Linting and Formatting

cargo fmt -- --check           # Check formatting
cargo fmt                      # Fix formatting
cargo clippy --all --all-features --tests --benches --examples -- -D warnings  # Run clippy
typos                          # Check for typos

Benchmarks

cargo bench                    # Run all benchmarks
cargo bench --bench <name>     # Run specific benchmark

Pre-commit Hooks

pre-commit install             # Install git hooks
pre-commit run --all-files     # Run all checks manually

Performance Optimization

For optimal performance, export this environment variable before building:

export RUSTFLAGS="-C target-cpu=native"

Check for GFNI instruction support (Intel processors):

rustc --print cfg -C target-cpu=native | grep gfni

MCP LSP Server Integration

To enable rust-analyzer integration with Claude Code via MCP:

  1. Install the MCP Language Server:
# Install from https://github.com/isaacphi/mcp-language-server
  1. Configure Claude Code to use rust-analyzer:
claude mcp add-json rust-analyzer '{
  "command": "mcp-language-server",
  "args": [
    "--workspace",
    "/path/to/monbijou",
    "--lsp",
    "rust-analyzer"
  ]
}'

Replace /path/to/monbijou with your local repository path.

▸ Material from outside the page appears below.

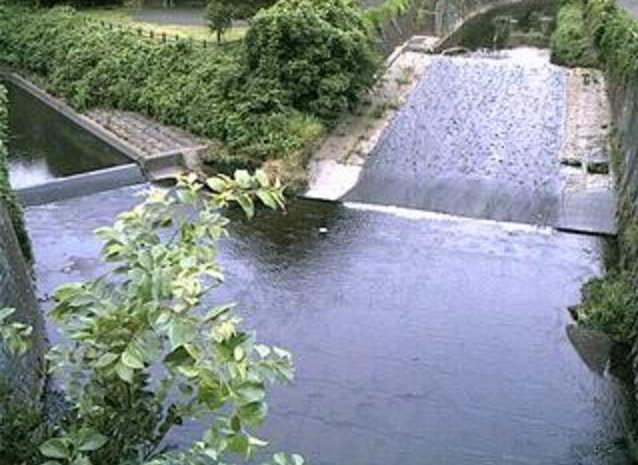 帷子川今川橋ライブカメラは、神奈川県横浜市旭区の今川橋に設置された帷子川が見えるライブカメラです。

This enables Claude Code to communicate with rust-analyzer for enhanced Rust code intelligence.

Architecture Overview

Monbijou is a zero-knowledge proof system that proves an input vector satisfies a constraint system without revealing private inputs.

Protocol Overview

This codebase implements Binius64, a simplified SNARK protocol that leverages binary field arithmetic to efficiently prove computations on 64-bit words. The protocol is formally specified in ../writeups/binius64/main.tex.

Key aspects of Binius64:

  • Designed specifically for 64-bit word operations (not bit-level)
  • Uses a customizable constraint system inspired by SuperSpartan (not AIR tables like original Binius)
  • Achieves 64-fold reduction in constraint complexity compared to bit-level approaches
  • Native encoding of bitwise operations through shifted value indices
  • Targets modern 64-bit CPUs with SIMD instructions (especially ARM64 NEON)

Core Crates

  • binius-core: Core constraint system definitions and data structures
  • binius-field: Binary field arithmetic with platform-specific optimizations (x86_64, aarch64)
  • binius-frontend: Circuit construction API
    • circuits/: Pre-built circuits (SHA256, base64, equality)
    • compiler/: Constraint system generation
  • binius-math: Mathematical operations and polynomial utilities
  • binius-prover: Proof generation
  • binius-verifier: Proof verification
  • binius-transcript: Fiat-Shamir non-interactive proofs
  • binius-utils: Common utilities
  • binius-examples: Example implementations
  • binius-arith-bench: Arithmetic benchmarks

Constraint System

Binius64 uses an R1CS-like system with two constraint types over 64-bit words:

  1. AND constraints: A & B ^ C = 0
  2. MUL constraints: A * B = (HI << 64) | LO

Where A, B, C are operands (XOR combinations of shifted input values).

Shifted Value Indices

The key innovation is shifted value indices - a tuple (value_id, shift_op, shift_amount) where:

  • value_id: index of a 64-bit word in the witness
  • shift_op: one of sll (logical left), srl (logical right), sar (arithmetic right)
  • shift_amount: 0-63 bits

This allows constraints to directly express shifted operands without separate shift constraints. For example:

  • v0 XOR (v1 >> 5) represents value 0 XORed with value 1 shifted right by 5
  • Shifts and XORs within constraints are "free" (no additional gates)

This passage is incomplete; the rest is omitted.